Re: [Flightgear-devel] Some community comments

2010-12-23 Thread thorsten . i . renk
Martin:

 This is a rather incomplete and therefore, at least to my opinion,
 pretty unfortunate and unsuitable representation of a certain status
 quo.

It wasn't meant to be a representation of any status quo - it is what you
(among others) have been communicating (at least to me, given private
feedback I have received off the list also to others) as your picture of
the status quo. If that's not what you meant to communicate, that's good -
then you know that you can be misunderstood - that's what feedback is for.


 [...] Still, none of the third party sceneries directly help the goal
 of adding data to the server or helping fix TerraGear to push out a
 new World Scenery package [...]

 Well said !

Right. Now - how to get to the desired outcome? That's what my comment is
all about.

You are experienced in scenery development. You are quite probably right
in assuming that your way of doing things is better than what others come
up. Unfortunately, the human mind isn't structured so that people readily
accept that and ask you to assign tasks to them.

My experience is that newcomers to a project/field/... need to make their
own experiments and mistakes first. That's called learning. There's
nothing gained by continuously pointing out that they are new, that their
work isn't up to existing standards and that they don't do it right.
They'll find out eventually by themselves, given time.

Speaking from my own experience in making weather - I had to experiment
with clouds rotated with Nasal scripts initially. I heard a (subjective)
million times that it runs too slow. I knew that, it didn't help me, and I
knew I would improve the performance once I was sure what sort of
transformation I wanted. What I needed was some encouragement to go on to
get me over the frustration of things not working. In the end I settled on
(almost) the same technique Stuart already had implemented. Why? Because
it worked best. So, could I not have done it 'right' from the start based
on Stuart's work? No - because I needed to understand the problem, not
just use something I don't understand.

And my experience is that after having made their own independent work,
people are more ready to collaborate in projects. Before, it would be a
one-sided thing - a teacher-student relation - one person knows what is to
be done and commands, the other follows the instructions. After some
independent work, it becomes more of a collaboration and things get
discussed - even if 90% of the input are coming from one party and 10% of
the other. But that sort of collaboration is hardly possible if you have
been continuously blasting the others as not doing things right before.

-----

[EXERCISE TASKS]
a) Decide whether each statement agrees with the FlightGear mailing-list reply. Answer yes or no, and quote the words from the reply that settle it. (i) The writer first tried clouds rotated with Nasal scripts. (ii) The writer ended up with a technique quite unlike the one Stuart had built. (iii) The writer thinks newcomers gain a lot from being told again and again that their work falls short of existing standards.
b) Write what comes next in the FlightGear mailing-list reply, starting after its final sentence.
The material after this reply is separate and has nothing to do with it.

[INFORMATION SUPPLIED]

-----

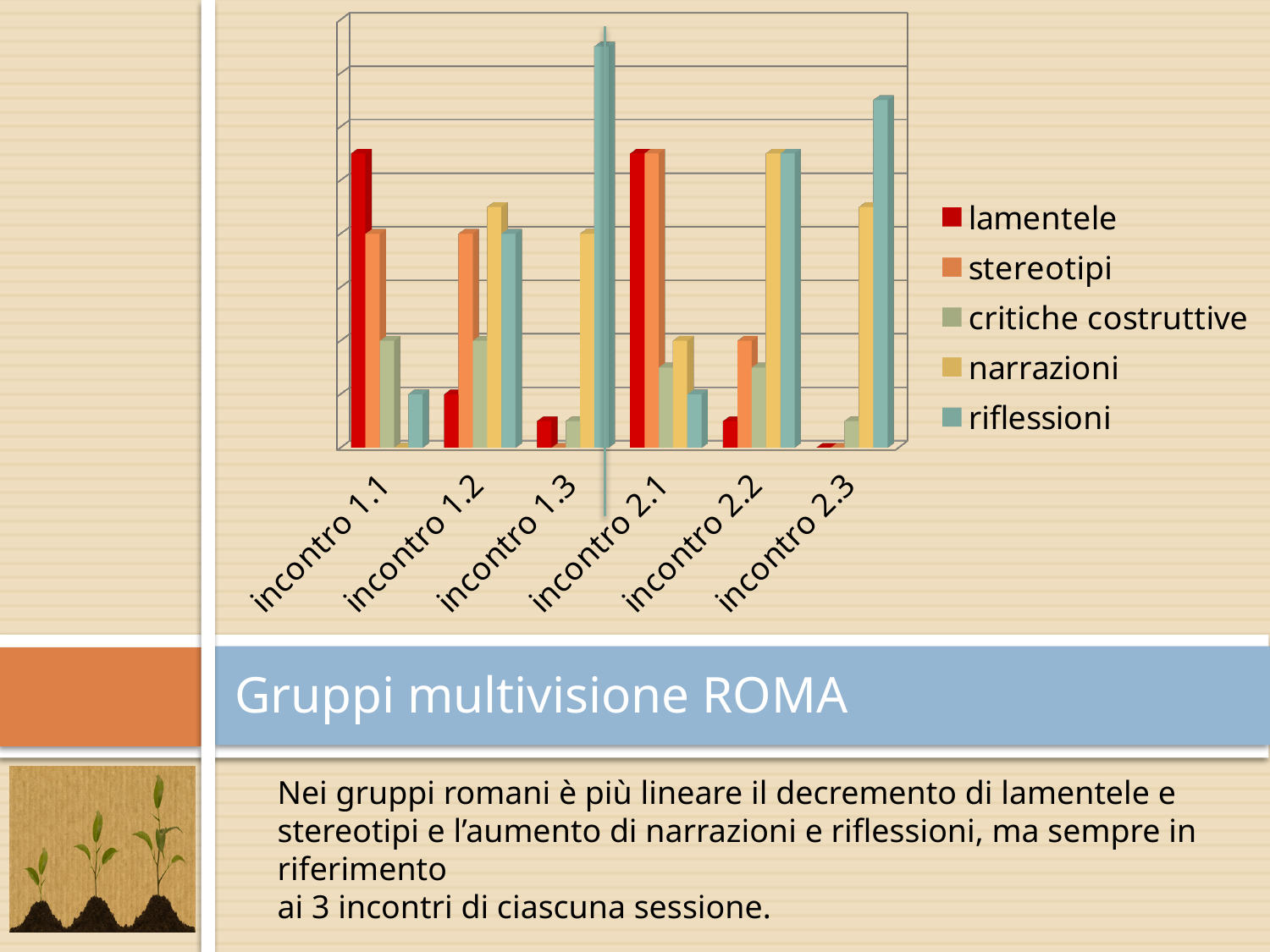
Does the lamentele series rise or fall from incontro 1.1 to incontro 1.3? fall Which series has the tallest bar for incontro 1.3? riflessioni Which colour represents the lamentele series in the legend? red Does the riflessioni series rise or fall from incontro 2.1 to incontro 2.3? rise Which series has the shortest bar for incontro 1.1? narrazioni What kind of chart is shown on the slide? bar chart Which series has the tallest bar for incontro 2.3? riflessioni How many categories (incontri) are shown on the x axis of the chart? 6 Which series has the tallest bar for incontro 1.1? lamentele For incontro 1.1, which is larger: stereotipi or critiche costruttive? stereotipi Which series has the shortest bar for incontro 2.3? lamentele and stereotipi (tied, both 0) How many series does the chart's legend list? 5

-----

[YOUR WRITTEN ANSWERS]
a)
(i) Yes: "I had to experiment with clouds rotated with Nasal scripts initially."
(ii) No: "In the end I settled on (almost) the same technique Stuart already had implemented."
(iii) No: "There's nothing gained by continuously pointing out that they are new, that their work isn't up to existing standards and that they don't do it right."

b)
That sort of collaboration is actually more tedious for me than telling a
student what to do. But it's also more fruitful in the long run.

The alternative is always a lone wolf approach to your project - which has
the advantage that you don't have to compromise on anything. In my
experience, you can't expect a collaborative effort to work and expect
people to accept that you are right in what you say at the same time (even
if you are right - there is psychology as well in a collaboration...).

Regardless of what you may think about other people's work, the forum (and
regardless of what may or may not even be factually true) - I just fail to
see any gain for Flightgear by speaking bad about the forum or other
people's work without need.

 Instead, having to assemble Scenery from a lot of different places if
 you're after a bigger chunk, especially if these chunks don't fit
 together properly, doesn't attract everyone. Neither does the public
 impression of why the hell does each of these fellows play in
 everyone's private sandboxes instead of collaborating on fixing their
 most pressing issues together.

Yes - so what's wrong about convincing people rather than criticizing them
which apparently doesn't seem to get a collaboration done (other than that
convincing is usually more complicated, needs some empathy and more time)?

Stuart:

 Sorry to be a pedant, but this isn't quite true. I implemented METAR
 weather interpolation prior to 2.0.0 in August 2007 using X-values.

My apologies for missing that. My excuse is that none of the release
binaries I have (0.9.1, 1.9.1 and 2.0.0) shows such behaviour.

Vivian:

 Some more accuracy would be appreciated from you: Vivian is man's name,
 and a few seconds checking would have told you that this is indeed
 the case.

Well - then I've rather made a fool of myself with regard to the name... I
am very sorry. I just looked it up - it really is ambiguous:

http://en.wikipedia.org/wiki/Vivian_(name)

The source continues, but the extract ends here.